Bruno Koné à l’émission (Ph Koaci)
Invité de l’émission « Appels sur l’actualité » de RFI ce jeudi 30 avril 2026, le ministre ivoirien l’Agriculture, du Développement rural et des Productions vivrières, Bruno Konéa répondu aux préoccupations des auditeurs, largement centrés sur la filière cacao. Les échanges ont mis en lumière les tensions actuels du secteur, notamment la chute des prix, la gestion des excédents et les réformes envisagées.
Au cœur des débats, la question de la répartition des revenus est issue du cacao. Le ministre a rappelé que les planteurs ivoiriens perçoivent entre 60 % et 70 % du prix CAF grâce au mécanisme de prix minimum garanti. Pour la campagne intermédiaire 2025-2026, le prix bord-champ a été fixé à 1 200 FCFA/kg. Le reste est réparti entre les impôts de l’État (15 à 20 %) et les intermédiaires (10 à 20 %).
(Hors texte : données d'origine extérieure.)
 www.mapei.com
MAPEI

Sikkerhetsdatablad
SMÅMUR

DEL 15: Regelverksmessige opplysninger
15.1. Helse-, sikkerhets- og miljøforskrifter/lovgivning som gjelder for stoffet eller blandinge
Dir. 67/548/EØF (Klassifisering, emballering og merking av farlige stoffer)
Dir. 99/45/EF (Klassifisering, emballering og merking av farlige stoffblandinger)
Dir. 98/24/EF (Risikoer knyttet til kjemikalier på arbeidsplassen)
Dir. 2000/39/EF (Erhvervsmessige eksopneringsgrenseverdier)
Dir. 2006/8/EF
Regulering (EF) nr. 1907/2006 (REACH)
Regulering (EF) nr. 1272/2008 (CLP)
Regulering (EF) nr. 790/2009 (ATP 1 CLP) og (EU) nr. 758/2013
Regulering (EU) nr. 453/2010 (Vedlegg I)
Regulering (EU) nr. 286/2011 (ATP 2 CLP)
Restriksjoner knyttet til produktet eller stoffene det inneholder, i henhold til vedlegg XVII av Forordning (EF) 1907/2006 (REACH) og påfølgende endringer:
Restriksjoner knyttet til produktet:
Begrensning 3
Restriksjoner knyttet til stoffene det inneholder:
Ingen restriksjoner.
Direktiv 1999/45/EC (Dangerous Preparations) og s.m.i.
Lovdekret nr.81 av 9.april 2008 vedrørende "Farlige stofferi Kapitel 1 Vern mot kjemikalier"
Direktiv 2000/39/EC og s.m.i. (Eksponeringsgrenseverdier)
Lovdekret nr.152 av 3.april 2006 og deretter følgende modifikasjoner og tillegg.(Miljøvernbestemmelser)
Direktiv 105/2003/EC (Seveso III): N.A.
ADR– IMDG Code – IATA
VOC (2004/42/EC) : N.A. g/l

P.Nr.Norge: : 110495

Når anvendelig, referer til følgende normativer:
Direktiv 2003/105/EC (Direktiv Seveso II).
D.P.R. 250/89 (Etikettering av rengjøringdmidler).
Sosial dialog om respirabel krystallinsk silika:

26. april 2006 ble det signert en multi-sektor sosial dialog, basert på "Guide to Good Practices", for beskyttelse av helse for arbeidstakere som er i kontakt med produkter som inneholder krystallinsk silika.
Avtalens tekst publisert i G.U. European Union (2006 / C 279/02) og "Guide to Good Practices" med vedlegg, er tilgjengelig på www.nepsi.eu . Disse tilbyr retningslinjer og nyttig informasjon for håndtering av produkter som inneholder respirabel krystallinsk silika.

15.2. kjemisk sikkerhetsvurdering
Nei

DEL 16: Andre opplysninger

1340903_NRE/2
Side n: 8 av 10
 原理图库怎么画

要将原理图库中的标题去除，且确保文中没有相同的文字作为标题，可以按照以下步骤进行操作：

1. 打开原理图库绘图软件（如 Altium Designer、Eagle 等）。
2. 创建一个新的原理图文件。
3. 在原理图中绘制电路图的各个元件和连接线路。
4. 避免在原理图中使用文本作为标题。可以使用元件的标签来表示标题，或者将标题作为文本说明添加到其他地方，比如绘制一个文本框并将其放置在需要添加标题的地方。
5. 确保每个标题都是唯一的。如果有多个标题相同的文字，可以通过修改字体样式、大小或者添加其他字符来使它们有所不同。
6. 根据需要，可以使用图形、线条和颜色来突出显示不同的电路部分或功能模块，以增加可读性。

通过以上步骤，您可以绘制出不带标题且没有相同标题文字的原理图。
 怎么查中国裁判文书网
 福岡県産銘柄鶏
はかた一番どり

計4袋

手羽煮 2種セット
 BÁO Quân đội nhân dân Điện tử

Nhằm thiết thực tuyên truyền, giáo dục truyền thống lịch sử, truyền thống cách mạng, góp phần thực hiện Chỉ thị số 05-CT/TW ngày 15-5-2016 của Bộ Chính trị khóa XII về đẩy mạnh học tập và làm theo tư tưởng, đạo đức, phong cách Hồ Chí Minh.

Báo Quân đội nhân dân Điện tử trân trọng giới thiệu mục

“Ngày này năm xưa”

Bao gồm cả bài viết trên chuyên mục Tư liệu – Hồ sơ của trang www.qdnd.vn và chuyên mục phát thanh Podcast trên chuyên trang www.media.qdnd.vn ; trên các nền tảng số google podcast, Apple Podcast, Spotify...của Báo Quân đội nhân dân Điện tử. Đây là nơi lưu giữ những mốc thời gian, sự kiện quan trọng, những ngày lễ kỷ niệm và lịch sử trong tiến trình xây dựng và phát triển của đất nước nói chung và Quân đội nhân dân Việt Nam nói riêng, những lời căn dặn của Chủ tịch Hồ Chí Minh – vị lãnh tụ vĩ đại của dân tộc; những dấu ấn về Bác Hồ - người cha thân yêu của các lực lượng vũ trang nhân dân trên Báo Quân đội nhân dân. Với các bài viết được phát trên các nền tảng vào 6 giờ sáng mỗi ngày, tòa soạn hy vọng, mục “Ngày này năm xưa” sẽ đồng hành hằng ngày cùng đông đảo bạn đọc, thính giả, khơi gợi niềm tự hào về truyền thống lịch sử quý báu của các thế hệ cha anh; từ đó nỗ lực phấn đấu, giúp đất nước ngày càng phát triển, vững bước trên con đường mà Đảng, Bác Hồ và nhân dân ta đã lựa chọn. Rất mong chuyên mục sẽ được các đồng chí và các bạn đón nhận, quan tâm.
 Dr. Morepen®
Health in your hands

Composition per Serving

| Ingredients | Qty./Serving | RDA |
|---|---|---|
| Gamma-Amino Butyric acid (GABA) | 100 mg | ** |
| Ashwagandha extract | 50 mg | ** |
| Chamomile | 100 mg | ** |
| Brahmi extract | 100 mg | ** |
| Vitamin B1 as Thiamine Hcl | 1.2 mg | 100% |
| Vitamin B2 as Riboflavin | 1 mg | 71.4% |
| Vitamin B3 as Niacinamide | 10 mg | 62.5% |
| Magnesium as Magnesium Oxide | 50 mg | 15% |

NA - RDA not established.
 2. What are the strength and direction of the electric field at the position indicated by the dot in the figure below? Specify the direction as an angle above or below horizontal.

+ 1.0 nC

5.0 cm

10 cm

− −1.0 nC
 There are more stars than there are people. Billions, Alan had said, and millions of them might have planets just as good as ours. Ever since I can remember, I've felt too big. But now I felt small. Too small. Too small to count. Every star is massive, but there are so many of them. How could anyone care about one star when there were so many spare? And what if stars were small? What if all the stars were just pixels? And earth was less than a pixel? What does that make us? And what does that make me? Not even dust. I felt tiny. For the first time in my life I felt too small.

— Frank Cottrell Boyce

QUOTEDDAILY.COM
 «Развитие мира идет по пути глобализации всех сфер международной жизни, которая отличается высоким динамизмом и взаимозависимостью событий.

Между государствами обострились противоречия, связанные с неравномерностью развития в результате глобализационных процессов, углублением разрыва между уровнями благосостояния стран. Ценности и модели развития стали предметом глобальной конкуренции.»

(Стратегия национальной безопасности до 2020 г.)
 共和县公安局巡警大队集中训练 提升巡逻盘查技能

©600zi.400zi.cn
Cependant, une fois transformé en chocolat et vendu sur les marchés occidentaux, la part du planteur chute à seulement 5 % à 7 % du prix final, révélant un déséquilibre structurel dans la chaîne de valeur.
La chute brutale du prix du cacao, passée de 2 800 à 1 200 FCFA/kg, s’explique selon Bruno Koné par un retournement du marché mondial après des sommets atteints fin 2025. La baisse de la demande internationale, liée notamment au coût de la vie, a entraîné un effondrement des cours à Londres et à New York, obligeant les autorités ivoiriennes à réajuster les prix pour relancer les exportations.
Un autre point majeur abordé concerne la gestion des stocks issus de la grande campagne. En raison de la mévente liée aux prix jugés trop élevés, environ 100 000 tonnes de cacao sont toujours vendues. Face à cette situation, l’État ivoirien est intervenu en mobilisant près de 291 milliards de FCFA pour racheter ces volumes au prix initial de 2 800 FCFA/kg, via le Conseil Café-Cacao.
Cette opération visait à soutenir les producteurs et à éviter un effondrement immédiat de leurs revenus. Toutefois, ce mécanisme a un coût élevé pour les finances publiques et ne peut être reproduit indéfiniment, ce qui explique l’ajustement à 1 200 FCFA pour la campagne intermédiaire.
Face à la variante du marché, le gouvernement entend renforcer les outils de stabilisation. Parmi les solutions évoquées figurent la création d’un fonds souverain stratégique, le développement de l’assurance récolte indicielle et la promotion de la transformation locale. L’objectif est clair : capter davantage de valeur ajoutée en transformant localement le cacao, avec l’ambition de traiter 100 % de la production nationale d’ici 2030. Des infrastructures comme le complexe TRANSCAO d’Akoupé-Zeudji, inauguré en 2025, illustrent cette orientation.
Les auditeurs ont également intégré la capacité de la Côte d’Ivoire et du Ghana, qui représentent près de 60 % de la production mondiale, à influencer les prix. Le ministre a rappelé que les cours sont fixés sur les marchés internationaux et largement influencés par les spéculateurs et les multinationales. Malgré l’instauration du Différentiel de Revenu Décent (DRD), les marges de manœuvre des pays producteurs restent limitées.
Sur le terrain, la grogne des planteurs persiste. Certains dénoncent des paiements inférieurs au prix officiel ou envisagent de se reconvertir vers des cultures vivantes plus louables. Une situation qui fait craindre une désaffection progressive pour la culture du cacao, autrefois synonyme de prospérité.
Enfin, le gouvernement mise sur l’agroforesterie, rendu obligatoire depuis 2022, pour concilier production et préservation de l’environnement. Malgré les défis, la Côte d’Ivoire demeure le premier producteur mondial de cacao, avec environ 40 % de l’offre globale. Mais pour les autorités, l’enjeu est désormais de transformer structurellement la filière afin de garantir des revenus durables aux producteurs et de renforcer la souveraineté économique du pays.